A K T U E L L E S

Standing ovations für
„Das andere Land“

ZUM GASTSPIEL IN GRENOBLE / FR AM 08.JULI 2004


THEATRE 145, GRENOBLE

Mit tosendem Applaus und standing ovations wurde die Inszenierung „Das andere Land“ des Theaters im Schuppen vergangene Woche im französischen Grenoble aufgenommen. Im Rahmen des 16. Rencontres du Jeune Théâtre Européen zeigten dort 14 Theatergruppen aus Europa, aber auch aus Afrika und dem Nahen Osten ihre Inszenierungen und nahmen an Diskussionsrunden und Werkstätten teil. Der einzige deutsche Beitrag beim Festival, die Inszenierung „Das andere Land“ vom Theater im Schuppen aus Frankfurt (Oder), setzte sich - basierend auf bekannten Balladen von Friedrich von Schiller - mit Liebe und Freundschaft, aber auch Verrat und Krieg auseinander. Die begeisterte Reaktion der 400 Zuschauer wurde in der nachfolgenden Stückbesprechung noch einmal explizit ausgeführt. Dabei wurden besonders die Intensität des Spiels, die Ausdrucksstärke und der Humor vielfach hervorgehoben. Die Art der Inszenierung rief bei den internationalen Theatermachern Assoziationen zum deutschen Expressionismus im Allgemeinen und zu Murnaus „Nosferatu“ im Speziellen hervor. Doch gerade bei der Frage, ob es sich um ein typisch deutsches Stück handle, gingen die Meinungen auseinander. Während die israelische Regisseurin Tamara Mielnik Wert darauf legte, dass sich in diesen Geschichten und dieser Erzählweise eine für die deutschen Literatur und Bühnenkunst sehr charakteristische Handschrift zeige, hob Hubert Kagambega die universelle Gültigkeit hervor. Für den aus dem afrikanischen Burkina Faso stammenden Theaterleiter bedeutete vor allem die Darstellung der Grausamkeit des Krieges ein auf seine Heimat übertragbares Bild. Er hätte gewußt, wie grausam Soldaten sein können; nun hätte er es auf der Bühne gesehen; so äußerte sich der Regisseur nach der Vorstellung und bedankte sich bei Frank Radüg und den Schauspielern des Theaters im Schuppen für die Darbietung. Vieles liegt demzufolge im Auge des Betrachters, wobei manche mehr sehen als andere. Weitsichtigkeit bewies auch Marco Pernich vom Studio Novecento als er bereits vor drei Monaten die Inszenierung nach Mailand einlud. In Grenoble konnte nun die Einladung wiederholt und ein genauer Termin im Mai 2005 vereinbart werden.

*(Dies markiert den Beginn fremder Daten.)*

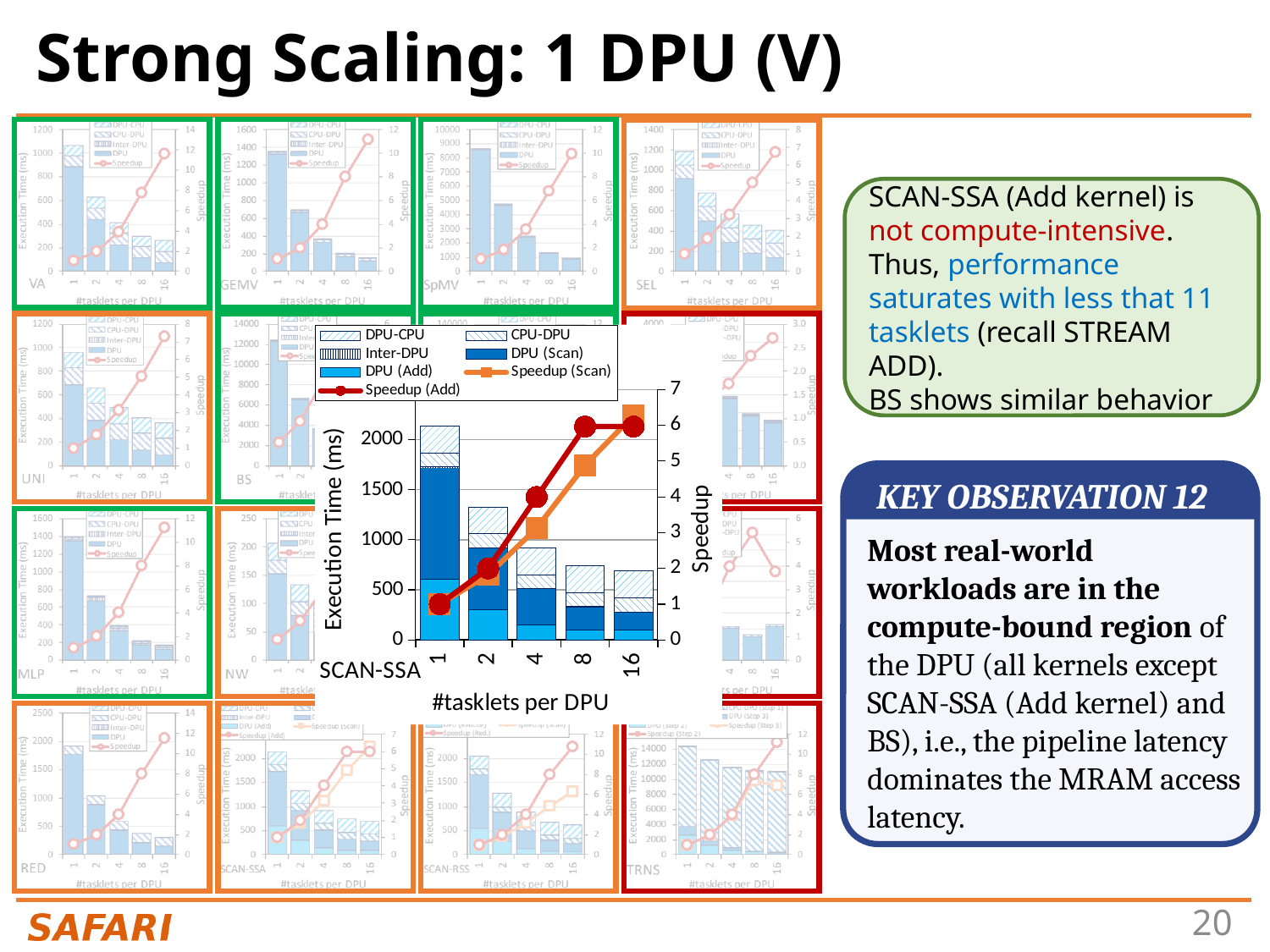
On the enlarged SCAN-SSA chart, which #tasklets per DPU value has the highest total execution time? 1 On the enlarged SCAN-SSA chart, how many series does the legend list? 7 On the enlarged SCAN-SSA chart, how many #tasklets per DPU categories are shown on the x axis? 5 On the enlarged SCAN-SSA chart, is the total execution time for 1 tasklet per DPU greater or less than 2000 ms? greater On the enlarged SCAN-SSA chart, how does Speedup (Scan) change as #tasklets per DPU increases from 1 to 16? It rises On the enlarged SCAN-SSA chart, is the Speedup (Scan) value at 8 tasklets per DPU greater or less than 4? greater On the enlarged SCAN-SSA chart, at 8 tasklets per DPU, which is larger: Speedup (Add) or Speedup (Scan)? Speedup (Add) On the enlarged SCAN-SSA chart, is the Speedup (Add) value at 16 tasklets per DPU greater or less than 5? greater On the enlarged SCAN-SSA chart, how does the total execution time change as #tasklets per DPU increases from 1 to 16? It falls What is the x-axis label of the enlarged SCAN-SSA chart? #tasklets per DPU What kind of chart is the enlarged SCAN-SSA chart? Bar chart (stacked bars with speedup lines)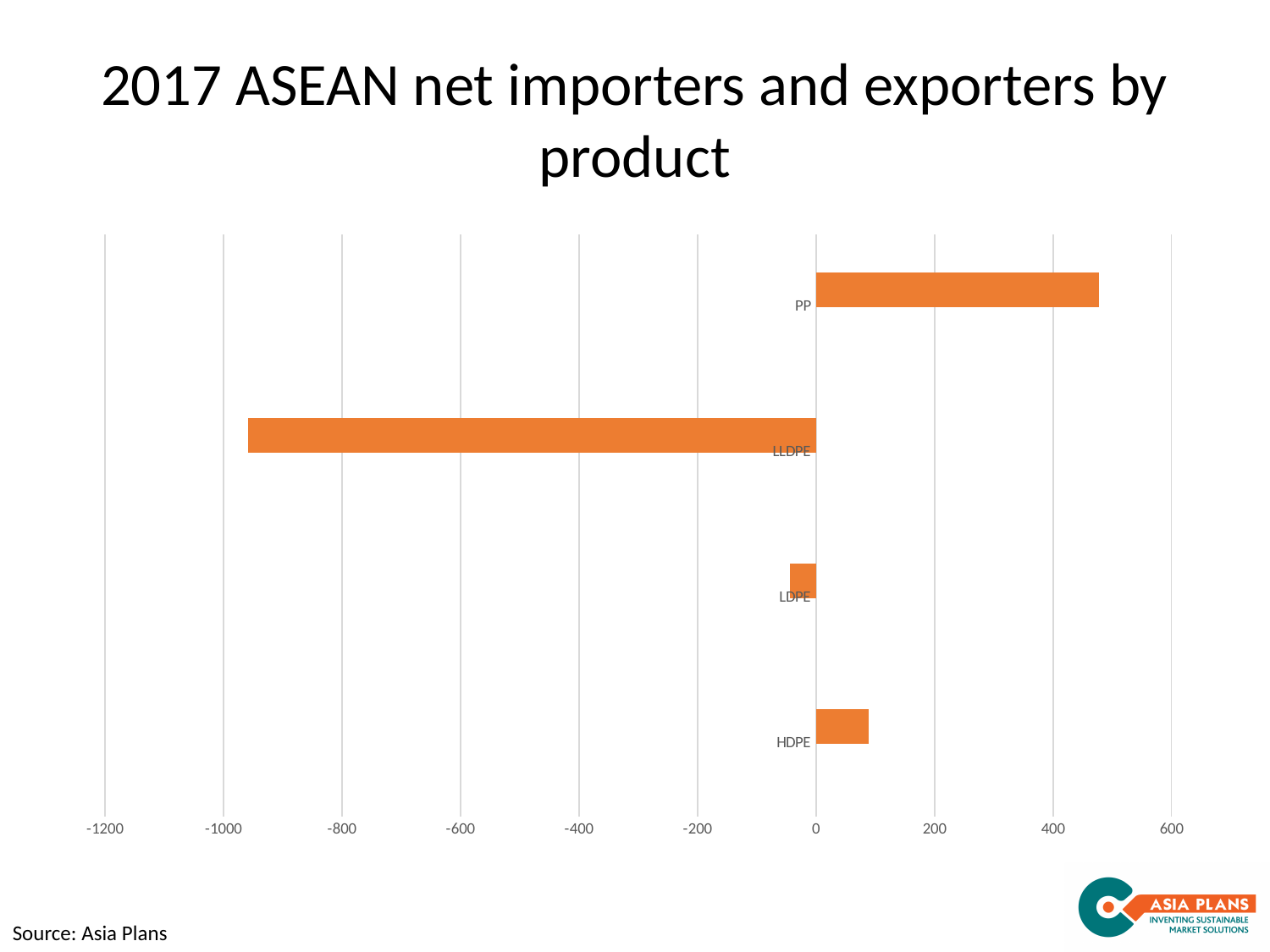
What kind of chart is shown on the slide? bar chart Is the value for HDPE greater or less than 200? less Is the value for LLDPE greater or less than -800? less Which product has the highest value in the chart? PP What source is cited for the chart? Asia Plans Is the value for PP greater or less than 400? greater Which has the larger value, LDPE or LLDPE? LDPE What is the title of the chart on the slide? 2017 ASEAN net importers and exporters by product How many product categories are plotted in the chart? 4 Which has the larger value, HDPE or PP? PP Which product has the lowest value in the chart? LLDPE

CAFE-DEBATTE, IM AMAL GRENOBLE

Neben dem straffen Festivalprogramm fanden Regisseure und Theaterleiter außerdem noch Zeit, die Gründung eines internationalen Theaterverbandes voranzutreiben. Mit der Verabschiedung der Charta des jungen europäischen Theaters wird ein bereits bestehendes Netzwerk von Theatergruppen aus verschiedenen Ländern institutionalisiert. Neben dieser Fixierung von Grundsätzen wie der Verbindung von Theater und Erziehung und dem Verständnis von Theater als Ort der Begegnung, des Experiments, des Austausches tritt der Verband als Sprachrohr des jungen europäischen Theaters gegenüber offiziellen Einrichtungen auf. Gründungsmitglieder des Verbandes sind Créarc (Frankreich), Studio Novecento (Italien), Theater im Schuppen (Deutschland), Theatre Modo (Schottland), The Cap and Stocking Players (England), Amifran d’Arad (Rumänien) sowie weitere Gruppen aus europäischen und außereuropäischen Ländern.